PHOTO: The Consumer Financial Protection Bureau is considering new federal rules on payday loans, raising the hopes of poverty-fighting and faith-based groups who have been unable to convince state lawmakers to rein in the short-term loan industry. Photo by Greg Stotelmyer.
PHOTO: The Consumer Financial Protection Bureau is considering new federal rules on payday loans, raising the hopes of poverty-fighting and faith-based groups who have been unable to convince state lawmakers to rein in the short-term loan industry. Photo by Greg Stotelmyer.
April 29, 2015

FRANKFORT, Ky. - More than 6,000 borrowers in the state each took out 30 or more loans last year, according to the Kentucky Coalition for Responsible Lending. Critics of the short-term loans, known commonly as payday loans, say they are debt traps.

The critics are banking on proposed federal regulations to help protect families who are in a financial bind. The Consumer Financial Protection Bureau is considering stronger rules on payday, car-title and installment loans.

Jason Hall, executive director of the Catholic Conference of Kentucky, said it would be a "big step in the right direction ... because it definitely raises fair-lending practices and makes sure that, if a payday lender is going to loan to a person, that they've made some effort to determine if this is going to be the straw that breaks the camel's back for this individual."

While the federal regulator is contemplating whether to require lenders to make sure borrowers have the means to repay a loan, the new rules would not outlaw high-interest, short-term loans. A coalition of faith-based and poverty-fighting organizations repeatedly has tried to convince the Kentucky General Assembly to cap interest rates on payday loans at 36 percent, but state lawmakers have refused.

As pastor of Great Crossing Baptist Church in Georgetown, the Rev. Rick Hardison said, he regularly meets people who are short on rent, who can't pay their electric bill or whose pantry is empty. He said he has yet to find someone who says the payday loans have helped them.
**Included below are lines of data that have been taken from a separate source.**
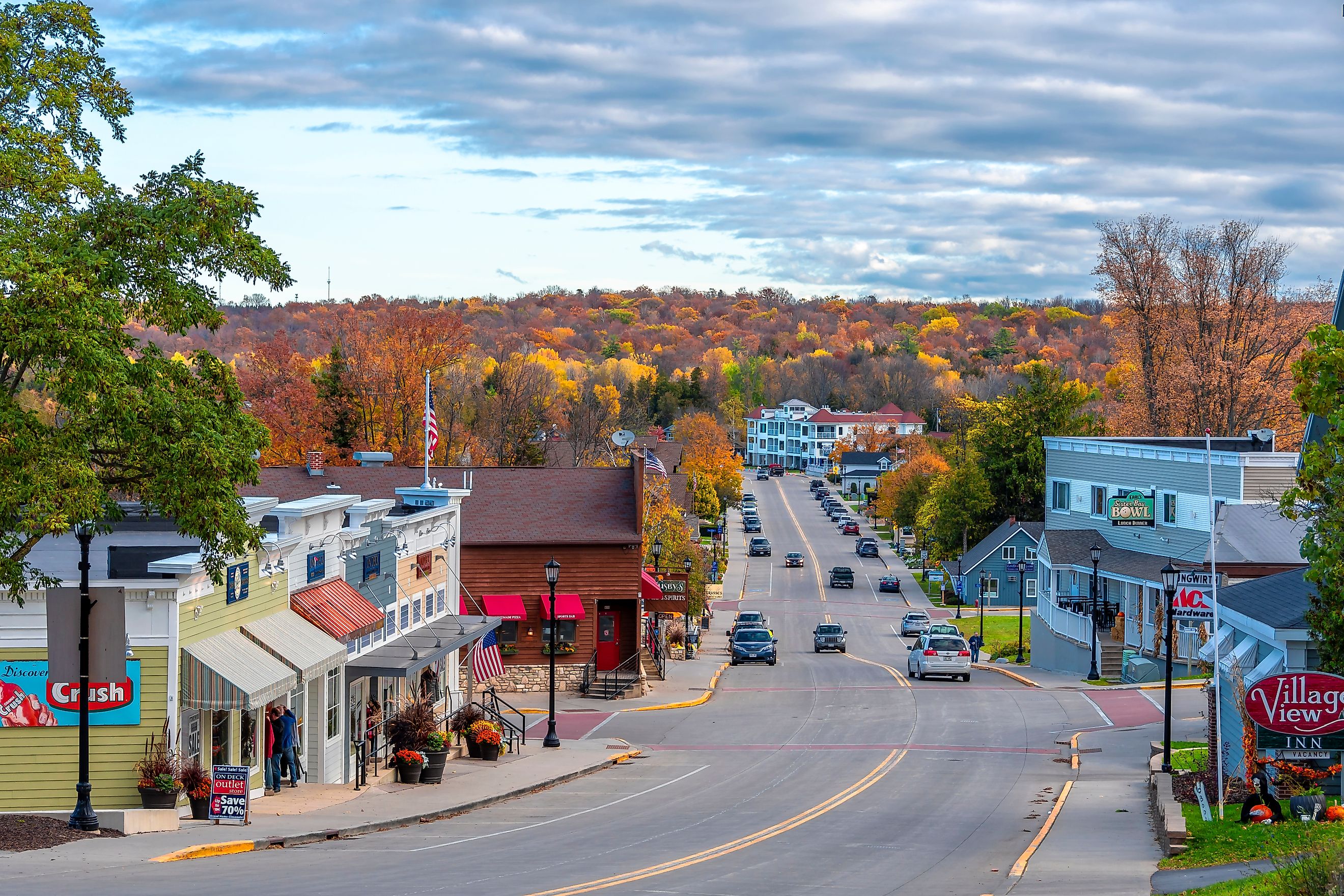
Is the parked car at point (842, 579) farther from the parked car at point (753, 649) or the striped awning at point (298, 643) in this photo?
the striped awning at point (298, 643)

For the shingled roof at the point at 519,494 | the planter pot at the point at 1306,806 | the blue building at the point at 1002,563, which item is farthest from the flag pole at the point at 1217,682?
the blue building at the point at 1002,563

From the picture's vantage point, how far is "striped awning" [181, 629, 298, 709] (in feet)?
74.0

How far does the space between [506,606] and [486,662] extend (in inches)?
354

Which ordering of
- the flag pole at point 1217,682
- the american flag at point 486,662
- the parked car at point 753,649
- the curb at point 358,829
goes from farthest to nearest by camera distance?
the parked car at point 753,649 < the american flag at point 486,662 < the flag pole at point 1217,682 < the curb at point 358,829

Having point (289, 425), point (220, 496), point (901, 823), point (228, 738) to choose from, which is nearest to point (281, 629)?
point (228, 738)

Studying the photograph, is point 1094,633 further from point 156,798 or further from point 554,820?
point 156,798

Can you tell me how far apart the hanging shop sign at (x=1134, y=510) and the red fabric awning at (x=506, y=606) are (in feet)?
79.8

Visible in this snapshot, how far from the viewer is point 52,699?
22.0 m

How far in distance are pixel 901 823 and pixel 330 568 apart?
13002 mm

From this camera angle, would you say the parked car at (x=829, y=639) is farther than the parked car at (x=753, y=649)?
Yes

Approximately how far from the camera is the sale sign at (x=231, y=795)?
21938 millimetres

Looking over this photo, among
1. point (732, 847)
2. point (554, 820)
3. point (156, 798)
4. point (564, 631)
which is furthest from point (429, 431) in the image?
point (732, 847)

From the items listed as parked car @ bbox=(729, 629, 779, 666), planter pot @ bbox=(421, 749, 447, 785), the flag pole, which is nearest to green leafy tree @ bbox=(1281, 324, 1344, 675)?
the flag pole

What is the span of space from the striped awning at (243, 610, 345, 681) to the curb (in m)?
3.15
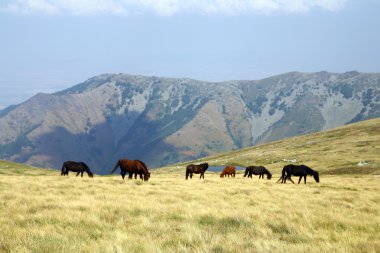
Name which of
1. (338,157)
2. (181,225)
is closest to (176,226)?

"Instead, it's people who take these loans out who, they regret it, They wish they hadn't done it," he said. "I found that payday loans are a trap."

However, the Kentucky Deferred Deposit Association, an advocate for the industry, says it's a myth that payday lenders prey on the disadvantaged. The trade group maintains that regulating payday lenders would hurt consumers.

The CFPB also is considering giving lenders the option to establish an outer limit on a consumer's length of indebtedness. While that's not a cap on interest rates, Hall said, "it isn't a bad approach because it does limit that cycle of debt. And, it does create a point, sooner rather than later, where that cycle has to be broken because that's where payday lending really wreaks its most havoc."

Nationwide, the payday loan industry is estimated to be a $46 billion enterprise.